Jurors heard testimony from Marines that superiors in their company beat Iraqi suspects during questioning and shoved guns in their faces or mouths. And Lt. Nathan Phan, who was in charge of the platoon, testified that he had directed Hutchins to choke another Iraqi detainee until he was unconscious. The Marine Corps reprimanded Phan earlier this year.

 

Phan also testified that he and the squad had talked about killing local insurgents, and that his attitude may have shaped the kidnapping and slaying plot. But he did not order Marines to do what they did on the night in question, he said.

 

During Thomas' trial, one of the convicted squad members, Pvt. Robert Pennington, told the jury that "in the end, the actions we took prevented bodily harm or death to Marines."

 

And at Hutchins trial, Pennington told the jury that he and his squad mates were "sick of" the rules of engagement and "decided to write our own rules to keep ourselves alive."

 

During his sentencing hearing, Hutchins spoke about his squad's "frustration" with their inability to keep the area's lead insurgent in custody.
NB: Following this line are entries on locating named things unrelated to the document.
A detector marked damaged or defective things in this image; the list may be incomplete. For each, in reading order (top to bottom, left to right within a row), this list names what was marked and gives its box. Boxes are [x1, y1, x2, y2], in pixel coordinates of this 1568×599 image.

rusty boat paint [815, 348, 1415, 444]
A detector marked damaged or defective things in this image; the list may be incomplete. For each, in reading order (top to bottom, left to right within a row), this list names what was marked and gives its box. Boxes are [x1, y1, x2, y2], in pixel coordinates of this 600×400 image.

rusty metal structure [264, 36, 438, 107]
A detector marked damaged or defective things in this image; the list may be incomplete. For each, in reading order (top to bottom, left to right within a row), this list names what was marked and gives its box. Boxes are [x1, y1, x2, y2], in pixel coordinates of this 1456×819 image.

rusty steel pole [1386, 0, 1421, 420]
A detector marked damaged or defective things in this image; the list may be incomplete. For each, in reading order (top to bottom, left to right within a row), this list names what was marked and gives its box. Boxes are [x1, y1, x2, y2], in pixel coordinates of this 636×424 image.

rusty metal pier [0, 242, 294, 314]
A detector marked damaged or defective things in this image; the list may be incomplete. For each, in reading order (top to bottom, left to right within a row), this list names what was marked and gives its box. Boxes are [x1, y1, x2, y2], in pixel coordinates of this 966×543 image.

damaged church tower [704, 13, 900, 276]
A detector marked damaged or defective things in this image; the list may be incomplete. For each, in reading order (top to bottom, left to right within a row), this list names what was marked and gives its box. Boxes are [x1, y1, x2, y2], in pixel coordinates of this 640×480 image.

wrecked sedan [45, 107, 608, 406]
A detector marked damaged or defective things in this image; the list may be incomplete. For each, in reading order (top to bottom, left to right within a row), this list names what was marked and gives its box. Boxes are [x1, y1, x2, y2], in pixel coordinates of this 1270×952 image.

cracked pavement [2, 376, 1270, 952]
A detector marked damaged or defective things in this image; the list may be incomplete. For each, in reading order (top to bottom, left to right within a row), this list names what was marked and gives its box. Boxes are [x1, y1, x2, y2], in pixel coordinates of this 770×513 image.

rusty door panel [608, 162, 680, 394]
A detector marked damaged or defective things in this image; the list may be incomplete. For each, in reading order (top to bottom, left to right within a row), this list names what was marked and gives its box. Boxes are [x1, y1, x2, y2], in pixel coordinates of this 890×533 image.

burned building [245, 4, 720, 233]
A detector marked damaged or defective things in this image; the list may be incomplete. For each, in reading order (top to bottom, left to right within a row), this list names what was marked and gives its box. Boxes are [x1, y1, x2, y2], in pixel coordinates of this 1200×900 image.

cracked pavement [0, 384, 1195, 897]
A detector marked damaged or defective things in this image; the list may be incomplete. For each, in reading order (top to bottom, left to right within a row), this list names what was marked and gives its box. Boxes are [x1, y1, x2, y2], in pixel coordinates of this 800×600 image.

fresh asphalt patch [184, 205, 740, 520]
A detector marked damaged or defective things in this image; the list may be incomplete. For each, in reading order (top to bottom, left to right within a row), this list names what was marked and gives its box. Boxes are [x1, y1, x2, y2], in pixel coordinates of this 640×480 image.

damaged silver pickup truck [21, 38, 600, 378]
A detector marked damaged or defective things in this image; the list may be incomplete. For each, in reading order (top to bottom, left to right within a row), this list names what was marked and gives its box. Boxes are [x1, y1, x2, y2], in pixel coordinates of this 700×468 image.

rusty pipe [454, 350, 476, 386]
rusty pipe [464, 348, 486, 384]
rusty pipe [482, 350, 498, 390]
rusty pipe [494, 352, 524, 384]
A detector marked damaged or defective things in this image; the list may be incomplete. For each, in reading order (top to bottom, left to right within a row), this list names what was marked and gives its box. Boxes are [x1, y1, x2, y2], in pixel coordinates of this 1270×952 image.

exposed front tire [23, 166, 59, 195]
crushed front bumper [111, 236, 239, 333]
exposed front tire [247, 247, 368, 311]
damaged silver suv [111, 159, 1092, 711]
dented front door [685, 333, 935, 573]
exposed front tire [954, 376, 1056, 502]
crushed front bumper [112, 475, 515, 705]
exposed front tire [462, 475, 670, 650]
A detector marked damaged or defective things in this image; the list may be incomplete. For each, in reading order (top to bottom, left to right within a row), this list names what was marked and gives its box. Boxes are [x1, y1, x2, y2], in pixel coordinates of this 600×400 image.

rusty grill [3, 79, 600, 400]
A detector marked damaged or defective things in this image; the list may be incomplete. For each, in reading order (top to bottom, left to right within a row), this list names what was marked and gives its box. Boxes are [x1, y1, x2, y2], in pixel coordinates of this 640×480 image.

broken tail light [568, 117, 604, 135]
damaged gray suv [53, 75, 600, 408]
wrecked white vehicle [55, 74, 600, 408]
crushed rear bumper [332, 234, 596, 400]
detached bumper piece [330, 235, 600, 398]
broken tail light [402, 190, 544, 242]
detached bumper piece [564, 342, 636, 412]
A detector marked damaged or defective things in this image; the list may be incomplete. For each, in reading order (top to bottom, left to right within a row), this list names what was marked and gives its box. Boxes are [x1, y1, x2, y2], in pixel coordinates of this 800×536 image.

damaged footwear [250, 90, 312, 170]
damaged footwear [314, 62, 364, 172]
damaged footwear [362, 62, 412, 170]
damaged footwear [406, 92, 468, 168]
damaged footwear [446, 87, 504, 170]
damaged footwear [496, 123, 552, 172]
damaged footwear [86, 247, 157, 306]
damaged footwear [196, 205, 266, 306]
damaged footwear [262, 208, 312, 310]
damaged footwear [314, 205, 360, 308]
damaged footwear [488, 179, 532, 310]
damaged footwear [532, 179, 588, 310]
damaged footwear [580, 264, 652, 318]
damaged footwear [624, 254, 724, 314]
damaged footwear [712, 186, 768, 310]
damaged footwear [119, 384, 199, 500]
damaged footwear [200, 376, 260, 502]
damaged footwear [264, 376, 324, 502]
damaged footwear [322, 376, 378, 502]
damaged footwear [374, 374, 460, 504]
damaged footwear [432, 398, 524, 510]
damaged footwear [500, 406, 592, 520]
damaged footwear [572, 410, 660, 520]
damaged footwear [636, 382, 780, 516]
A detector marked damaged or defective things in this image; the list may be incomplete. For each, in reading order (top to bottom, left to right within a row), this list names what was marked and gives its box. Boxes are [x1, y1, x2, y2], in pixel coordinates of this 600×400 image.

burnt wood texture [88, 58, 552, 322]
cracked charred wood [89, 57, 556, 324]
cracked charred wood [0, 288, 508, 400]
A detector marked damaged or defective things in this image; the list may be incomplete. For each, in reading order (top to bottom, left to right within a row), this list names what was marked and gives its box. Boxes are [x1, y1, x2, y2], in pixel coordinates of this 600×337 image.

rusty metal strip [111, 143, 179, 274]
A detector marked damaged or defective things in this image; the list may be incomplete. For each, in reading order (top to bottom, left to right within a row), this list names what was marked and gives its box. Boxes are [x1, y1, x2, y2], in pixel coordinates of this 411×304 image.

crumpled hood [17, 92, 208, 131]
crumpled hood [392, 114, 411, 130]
The sergeant did not offer apologies for the slaying.

 

Attorney Brannon said the lack of remorse likely had "a significant impact" on the jury, but that "Sgt. Hutchins feels like he did what he was told."

 

"We had a tragic mistake, although I think it was command-influenced," Brannon said, "and I think it is very difficult emotionally for Larry to deal with that mistake."

 

‘Vagaries of the jury system’

 

Four of the five men who pleaded guilty to lesser charges made deals that gave them less than two years of jail time. Two of those men have already served their time and been released from the brig.

 

Pennington was the fifth man to plead guilty. He agreed to an eight-year prison sentence in exchange for his testimony.

 

Hutchins' 15-year sentence was a surprise to Gary Solis, a retired Marine legal officer who teaches military law at Georgetown University, given the decisions by other juries to let Hutchins squad mates go free.

 

"This illustrates the vagaries of the jury system," Solis said in a phone call to his Washington D.C. office. "There's no predicting what a jury will do. Some will think that this jury is overly harsh, others will think that it is appropriate in its sentence."

 

He also noted that some felt the decisions by other juries were appropriate, while others found it too lenient.

 

The decision to prosecute the men for actions in a war zone, he said, tells him that the Marine Corps "takes the offenses seriously."

 

"It sends its own message that the Marine Corps won't tolerate it," Solis said.

 

According to Solis' research, of the 27 Marines who were convicted of unlawfully killing Vietnamese civilians, 15 were handed life sentences. An additional three Marines got sentences of more than 20 years, and two others were sentenced to 10 years.

 

The longest sentence served by any of those Marines convicted for killing Vietnamese civilians was 12 years and one month, Solis found.